Trip-Based Travel Model: 4k

Last Updated: 
Jun 12, 2015

The trip-based model is a system of mathematical and statistical processes that estimates daily travel patterns within the Puget Sound region. 4k is the official travel forecasting model at PSRC.

How Does the Trip-Based Travel Model Work?

For every household in the region, the model estimates how many trips are made each day, where they go, what time of day they travel, which modes they use, and which routes they follow. The relationships that are estimated for the 2010 base year are combined with future population, employment, and transportation infrastructure growth assumptions to produce future travel forecasts. The future travel forecasts are then analyzed to inform regional transportation studies and plans. The model uses Inro’s Emme software and is built entirely in the Emme macro language.

Download Files

4k Model Source Code

Instructions for Version 4.0.3

2010 Model Inputs

2040 Model Inputs

Version History—Version 4.0.3 Changes (Released: April 2015)

Version 4.0.3 Documentation

Frequently Asked Questions

How Does the 4K Model Fit in With Other PSRC Models?

The 4k travel model is one model in the suite of tools at PSRC to analyze future travel behavior. The 4k model is a traditional Trip Based Model which was used for the most recent Transportation 2040 Plan update in 2014. The 4k model relies upon population and employment forecasts from the land use model at PSRC. The model is used to generate forecasts to provide travel measures for use in regional analysis.

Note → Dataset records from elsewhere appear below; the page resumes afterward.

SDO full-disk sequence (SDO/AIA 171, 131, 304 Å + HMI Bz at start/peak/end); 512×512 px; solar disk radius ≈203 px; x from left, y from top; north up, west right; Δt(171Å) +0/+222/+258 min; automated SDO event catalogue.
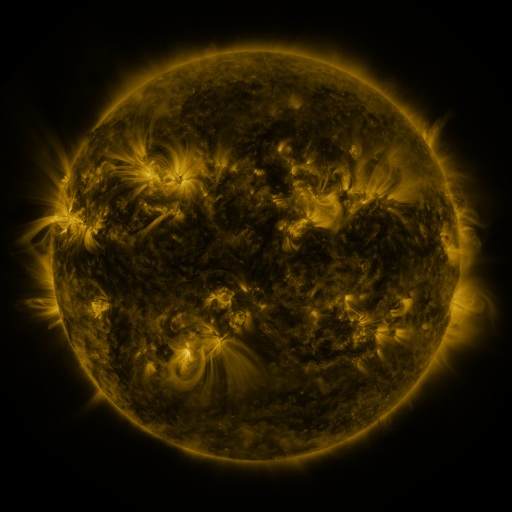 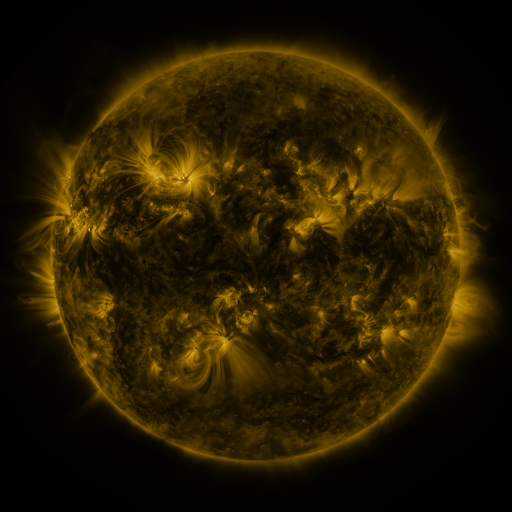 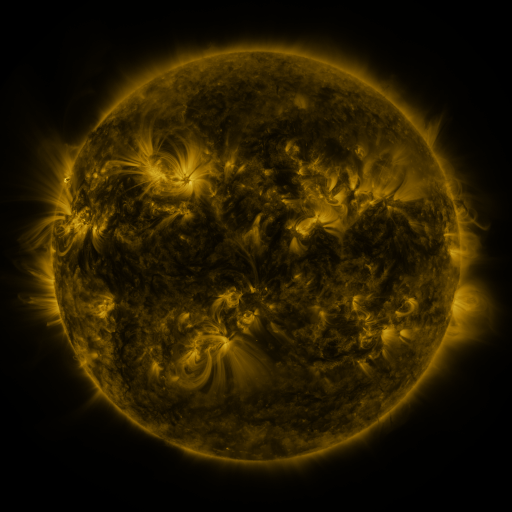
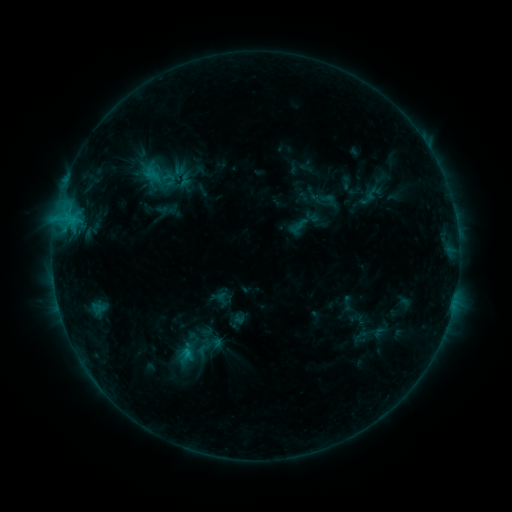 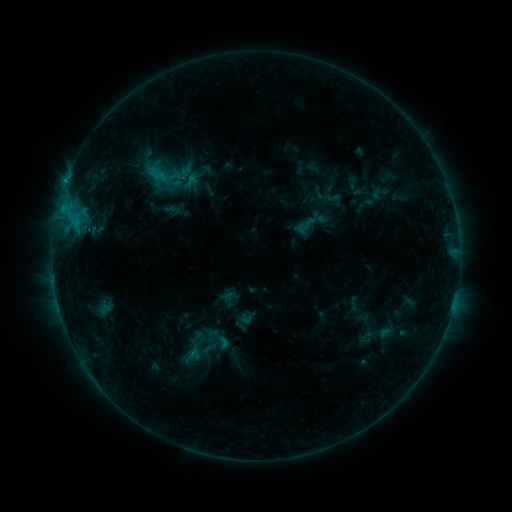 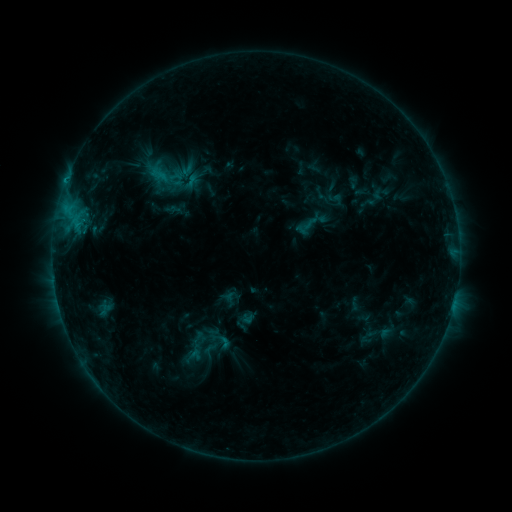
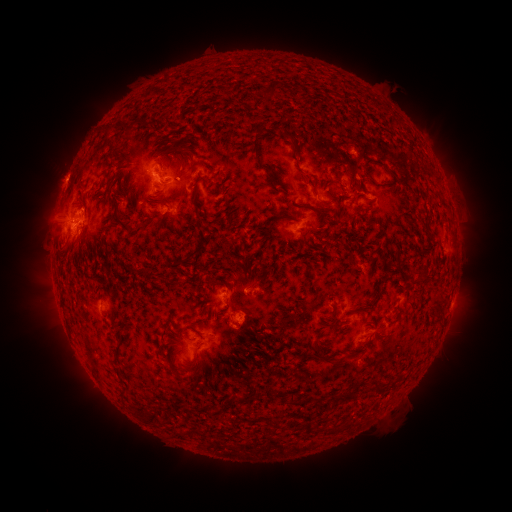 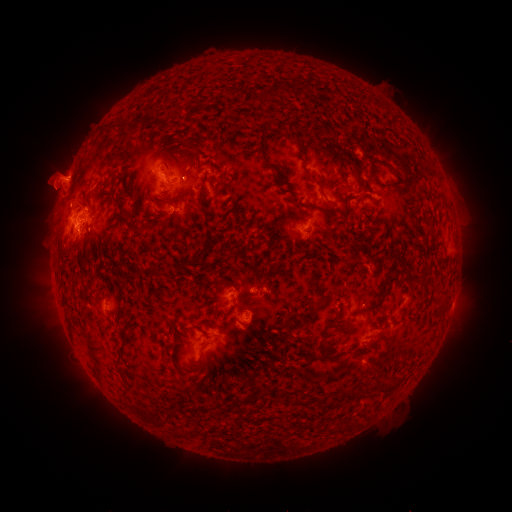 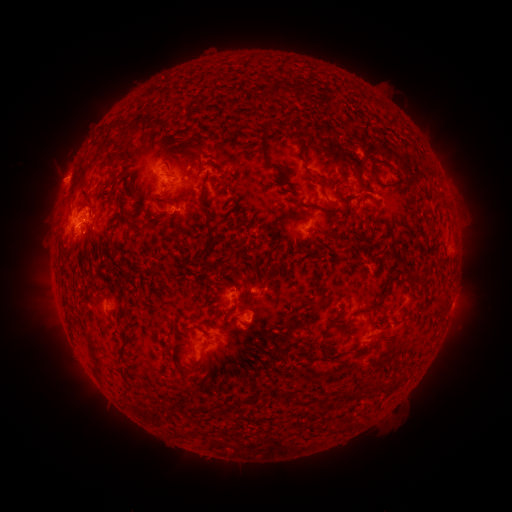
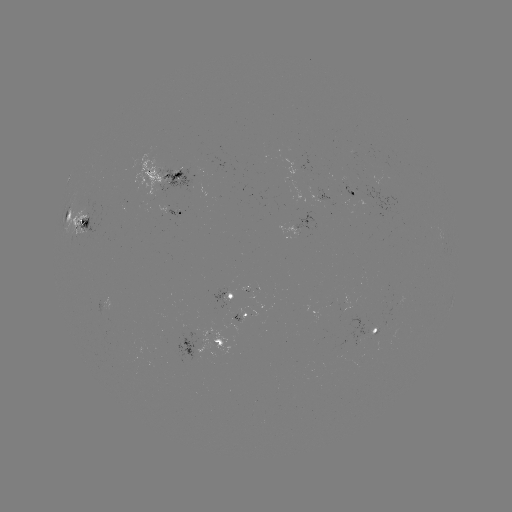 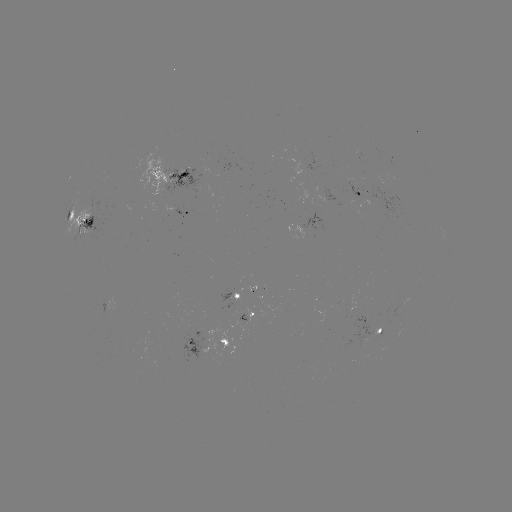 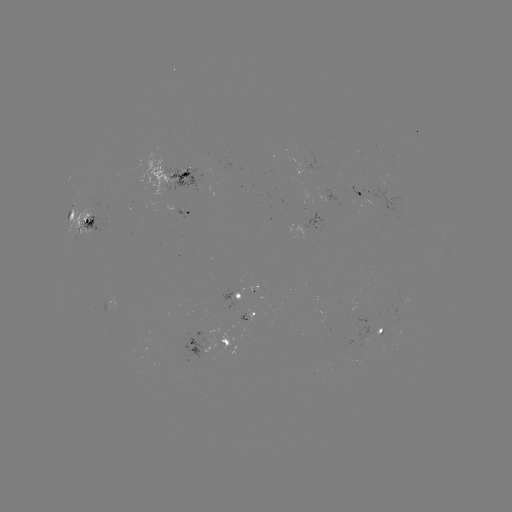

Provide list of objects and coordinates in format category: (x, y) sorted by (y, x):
emerging-flux region: (89, 218)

What’s New With This Model?

The 4k model includes a series of model improvements intended to advance the capabilities of the model for transportation analysis. These improvements include expansion of the zone system, roadway networks from a geodatabase and transit networks from the region’s GTFS inputs. The model was built from the previous 1C model that was used by PSRC for the 2010 Transportation 2040 Plan Update.

This model version also includes updates to trip generation, mode choice and trip distribution from the 2006 Puget Sound Household Travel Survey as well as the 2010 Census. The base year model was updated to 2010 and currently generates forecasts for 2010, 2025 and 2040.